**What the task asks:**
All of these records need to be duplicated exactly.

Collected data entries
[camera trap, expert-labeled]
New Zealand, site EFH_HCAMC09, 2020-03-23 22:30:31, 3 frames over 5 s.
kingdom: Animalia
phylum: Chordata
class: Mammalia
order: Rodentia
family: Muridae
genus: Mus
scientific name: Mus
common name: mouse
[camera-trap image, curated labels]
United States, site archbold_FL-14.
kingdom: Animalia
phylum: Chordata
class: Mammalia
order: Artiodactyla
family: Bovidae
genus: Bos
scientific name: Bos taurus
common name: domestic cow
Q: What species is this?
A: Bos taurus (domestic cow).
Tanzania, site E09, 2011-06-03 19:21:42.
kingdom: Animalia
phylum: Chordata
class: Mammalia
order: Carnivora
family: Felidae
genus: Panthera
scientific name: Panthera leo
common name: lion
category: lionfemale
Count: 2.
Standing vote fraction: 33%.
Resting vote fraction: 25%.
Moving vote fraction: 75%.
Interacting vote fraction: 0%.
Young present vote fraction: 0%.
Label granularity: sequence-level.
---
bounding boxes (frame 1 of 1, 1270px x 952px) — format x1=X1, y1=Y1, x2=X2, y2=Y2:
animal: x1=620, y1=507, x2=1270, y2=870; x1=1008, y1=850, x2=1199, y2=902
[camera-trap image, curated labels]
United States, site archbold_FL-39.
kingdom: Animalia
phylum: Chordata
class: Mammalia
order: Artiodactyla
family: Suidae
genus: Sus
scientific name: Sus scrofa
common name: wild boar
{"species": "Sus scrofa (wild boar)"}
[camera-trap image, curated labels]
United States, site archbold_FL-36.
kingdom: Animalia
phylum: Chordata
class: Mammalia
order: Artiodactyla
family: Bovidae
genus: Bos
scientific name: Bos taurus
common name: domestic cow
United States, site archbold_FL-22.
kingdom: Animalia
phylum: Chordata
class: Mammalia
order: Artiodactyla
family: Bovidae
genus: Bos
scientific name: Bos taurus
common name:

**Exercise answer:**
[camera trap, expert-labeled]
New Zealand, site EFH_HCAMC09, 2020-03-23 22:30:31, 3 frames over 5 s.
kingdom: Animalia
phylum: Chordata
class: Mammalia
order: Rodentia
family: Muridae
genus: Mus
scientific name: Mus
common name: mouse
[camera-trap image, curated labels]
United States, site archbold_FL-14.
kingdom: Animalia
phylum: Chordata
class: Mammalia
order: Artiodactyla
family: Bovidae
genus: Bos
scientific name: Bos taurus
common name: domestic cow
Q: What species is this?
A: Bos taurus (domestic cow).
Tanzania, site E09, 2011-06-03 19:21:42.
kingdom: Animalia
phylum: Chordata
class: Mammalia
order: Carnivora
family: Felidae
genus: Panthera
scientific name: Panthera leo
common name: lion
category: lionfemale
Count: 2.
Standing vote fraction: 33%.
Resting vote fraction: 25%.
Moving vote fraction: 75%.
Interacting vote fraction: 0%.
Young present vote fraction: 0%.
Label granularity: sequence-level.
---
bounding boxes (frame 1 of 1, 1270px x 952px) — format x1=X1, y1=Y1, x2=X2, y2=Y2:
animal: x1=620, y1=507, x2=1270, y2=870; x1=1008, y1=850, x2=1199, y2=902
[camera-trap image, curated labels]
United States, site archbold_FL-39.
kingdom: Animalia
phylum: Chordata
class: Mammalia
order: Artiodactyla
family: Suidae
genus: Sus
scientific name: Sus scrofa
common name: wild boar
{"species": "Sus scrofa (wild boar)"}
[camera-trap image, curated labels]
United States, site archbold_FL-36.
kingdom: Animalia
phylum: Chordata
class: Mammalia
order: Artiodactyla
family: Bovidae
genus: Bos
scientific name: Bos taurus
common name: domestic cow
United States, site archbold_FL-22.
kingdom: Animalia
phylum: Chordata
class: Mammalia
order: Artiodactyla
family: Bovidae
genus: Bos
scientific name: Bos taurus
common name:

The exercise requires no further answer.